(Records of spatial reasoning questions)
+-------+
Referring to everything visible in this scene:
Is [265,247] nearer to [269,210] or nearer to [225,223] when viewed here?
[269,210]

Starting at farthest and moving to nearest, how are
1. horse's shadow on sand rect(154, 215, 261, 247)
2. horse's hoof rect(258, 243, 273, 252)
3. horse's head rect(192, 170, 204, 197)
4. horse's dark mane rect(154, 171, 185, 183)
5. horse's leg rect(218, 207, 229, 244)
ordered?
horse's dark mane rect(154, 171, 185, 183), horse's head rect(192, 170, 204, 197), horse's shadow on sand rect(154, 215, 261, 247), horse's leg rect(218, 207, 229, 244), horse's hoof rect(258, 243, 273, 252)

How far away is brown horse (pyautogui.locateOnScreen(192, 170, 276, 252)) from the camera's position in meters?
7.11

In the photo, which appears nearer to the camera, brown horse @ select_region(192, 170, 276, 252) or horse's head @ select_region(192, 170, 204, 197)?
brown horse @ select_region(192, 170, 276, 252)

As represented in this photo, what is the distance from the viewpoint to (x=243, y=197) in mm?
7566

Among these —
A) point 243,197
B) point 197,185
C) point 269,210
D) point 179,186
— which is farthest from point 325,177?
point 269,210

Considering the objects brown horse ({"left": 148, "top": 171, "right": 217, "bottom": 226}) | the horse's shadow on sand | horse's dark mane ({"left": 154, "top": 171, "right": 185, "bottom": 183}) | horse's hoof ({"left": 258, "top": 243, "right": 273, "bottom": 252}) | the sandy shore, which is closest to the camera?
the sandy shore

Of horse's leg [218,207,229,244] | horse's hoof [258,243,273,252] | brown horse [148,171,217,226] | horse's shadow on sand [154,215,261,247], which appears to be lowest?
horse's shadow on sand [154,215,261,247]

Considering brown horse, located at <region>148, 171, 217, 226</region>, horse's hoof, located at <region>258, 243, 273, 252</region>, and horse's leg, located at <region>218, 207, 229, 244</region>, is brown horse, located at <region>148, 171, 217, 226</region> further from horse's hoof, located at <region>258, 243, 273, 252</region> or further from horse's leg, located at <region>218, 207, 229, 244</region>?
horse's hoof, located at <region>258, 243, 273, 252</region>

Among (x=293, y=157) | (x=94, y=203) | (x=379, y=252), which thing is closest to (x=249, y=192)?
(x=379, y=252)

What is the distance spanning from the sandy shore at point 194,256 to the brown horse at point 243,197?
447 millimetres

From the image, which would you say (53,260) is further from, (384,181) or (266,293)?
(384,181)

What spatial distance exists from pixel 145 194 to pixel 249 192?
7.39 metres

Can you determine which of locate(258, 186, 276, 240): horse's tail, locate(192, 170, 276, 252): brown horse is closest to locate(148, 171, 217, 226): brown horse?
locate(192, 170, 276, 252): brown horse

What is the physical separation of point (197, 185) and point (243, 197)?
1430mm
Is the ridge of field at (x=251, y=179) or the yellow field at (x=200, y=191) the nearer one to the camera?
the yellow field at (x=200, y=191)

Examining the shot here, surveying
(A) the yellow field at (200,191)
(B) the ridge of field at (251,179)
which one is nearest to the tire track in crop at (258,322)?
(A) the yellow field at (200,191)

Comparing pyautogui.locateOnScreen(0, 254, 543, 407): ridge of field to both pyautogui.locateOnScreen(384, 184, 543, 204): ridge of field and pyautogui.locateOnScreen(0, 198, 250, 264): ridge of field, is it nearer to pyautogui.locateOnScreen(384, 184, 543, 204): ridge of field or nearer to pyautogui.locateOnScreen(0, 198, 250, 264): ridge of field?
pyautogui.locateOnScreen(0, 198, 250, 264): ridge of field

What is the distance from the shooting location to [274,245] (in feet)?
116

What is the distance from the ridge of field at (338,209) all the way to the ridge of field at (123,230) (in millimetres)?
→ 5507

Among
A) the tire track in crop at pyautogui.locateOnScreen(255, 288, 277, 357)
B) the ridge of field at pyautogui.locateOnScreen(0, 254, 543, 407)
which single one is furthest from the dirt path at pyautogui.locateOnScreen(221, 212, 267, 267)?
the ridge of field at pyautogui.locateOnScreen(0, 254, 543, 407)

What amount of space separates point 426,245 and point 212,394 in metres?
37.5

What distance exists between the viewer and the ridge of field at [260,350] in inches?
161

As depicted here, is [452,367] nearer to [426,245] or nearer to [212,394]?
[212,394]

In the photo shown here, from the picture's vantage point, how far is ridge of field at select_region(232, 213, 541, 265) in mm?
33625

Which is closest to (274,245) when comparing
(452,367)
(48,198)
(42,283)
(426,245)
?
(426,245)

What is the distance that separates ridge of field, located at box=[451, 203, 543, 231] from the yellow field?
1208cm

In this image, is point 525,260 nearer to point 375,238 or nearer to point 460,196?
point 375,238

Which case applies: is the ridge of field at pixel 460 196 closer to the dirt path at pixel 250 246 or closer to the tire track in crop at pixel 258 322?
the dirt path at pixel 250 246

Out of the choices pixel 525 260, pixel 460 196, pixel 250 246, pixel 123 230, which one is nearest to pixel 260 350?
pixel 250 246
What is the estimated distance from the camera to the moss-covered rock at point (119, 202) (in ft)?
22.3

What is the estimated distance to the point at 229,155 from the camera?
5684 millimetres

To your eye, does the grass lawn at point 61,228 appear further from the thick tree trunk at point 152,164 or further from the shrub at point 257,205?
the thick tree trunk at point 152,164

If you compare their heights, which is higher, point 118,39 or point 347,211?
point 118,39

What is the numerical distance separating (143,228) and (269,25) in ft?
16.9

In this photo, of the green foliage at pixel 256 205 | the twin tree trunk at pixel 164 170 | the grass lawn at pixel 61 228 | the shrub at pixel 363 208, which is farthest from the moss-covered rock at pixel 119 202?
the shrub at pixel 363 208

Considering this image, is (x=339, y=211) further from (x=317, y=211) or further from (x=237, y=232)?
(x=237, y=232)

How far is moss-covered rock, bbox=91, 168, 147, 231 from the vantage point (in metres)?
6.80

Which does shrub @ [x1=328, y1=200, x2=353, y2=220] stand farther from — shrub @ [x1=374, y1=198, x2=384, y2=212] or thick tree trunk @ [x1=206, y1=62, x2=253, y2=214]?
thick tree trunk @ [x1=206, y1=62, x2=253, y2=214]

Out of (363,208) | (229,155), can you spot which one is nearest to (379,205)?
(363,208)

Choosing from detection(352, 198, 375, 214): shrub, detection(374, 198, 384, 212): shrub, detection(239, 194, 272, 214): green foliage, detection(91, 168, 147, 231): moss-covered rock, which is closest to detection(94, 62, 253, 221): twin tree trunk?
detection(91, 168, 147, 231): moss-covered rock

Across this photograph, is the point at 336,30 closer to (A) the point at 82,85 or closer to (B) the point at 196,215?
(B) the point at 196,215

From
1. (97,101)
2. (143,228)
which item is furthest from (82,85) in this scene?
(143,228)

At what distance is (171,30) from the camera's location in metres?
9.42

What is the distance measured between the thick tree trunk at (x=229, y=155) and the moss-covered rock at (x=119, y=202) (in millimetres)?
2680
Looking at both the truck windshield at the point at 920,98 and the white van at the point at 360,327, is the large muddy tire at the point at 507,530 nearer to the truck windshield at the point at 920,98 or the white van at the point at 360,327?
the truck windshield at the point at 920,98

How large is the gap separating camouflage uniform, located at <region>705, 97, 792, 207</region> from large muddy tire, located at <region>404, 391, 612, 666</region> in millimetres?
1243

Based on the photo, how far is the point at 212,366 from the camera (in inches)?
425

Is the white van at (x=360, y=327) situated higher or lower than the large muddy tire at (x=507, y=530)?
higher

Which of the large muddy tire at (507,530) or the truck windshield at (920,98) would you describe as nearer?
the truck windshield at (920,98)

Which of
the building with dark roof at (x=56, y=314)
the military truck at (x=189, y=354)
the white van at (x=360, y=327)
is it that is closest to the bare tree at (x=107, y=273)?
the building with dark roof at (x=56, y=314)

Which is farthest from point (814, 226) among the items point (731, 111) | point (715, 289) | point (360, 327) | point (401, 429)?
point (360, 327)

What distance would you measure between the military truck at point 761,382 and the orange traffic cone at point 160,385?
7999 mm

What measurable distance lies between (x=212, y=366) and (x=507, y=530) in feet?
+-------+
The lines to reproduce run from the line containing "How large is" to the end of the listing; write them out exactly and add nothing.

How large is the gap separating camouflage uniform, located at <region>705, 97, 792, 207</region> from large muddy tire, located at <region>404, 391, 612, 666</region> in millimetres?
1243

Based on the photo, how far is the point at 212,366 from the camera (in inches)?
425

Is the white van at (x=360, y=327) situated higher or lower than the large muddy tire at (x=507, y=530)?
higher

Which of the large muddy tire at (507,530) or the truck windshield at (920,98) would you describe as nearer?
the truck windshield at (920,98)

Which of
the building with dark roof at (x=56, y=314)
the military truck at (x=189, y=354)
the white van at (x=360, y=327)
is it that is closest to the bare tree at (x=107, y=273)?
the building with dark roof at (x=56, y=314)

Which is farthest from point (814, 226) among the items point (731, 111) | point (715, 289) | point (360, 327) | point (401, 429)?
point (360, 327)

What distance would you measure between the military truck at point 761,382 and the orange traffic cone at point 160,385?
7999 mm

What measurable distance lies between (x=212, y=366) and (x=507, y=530) in feet?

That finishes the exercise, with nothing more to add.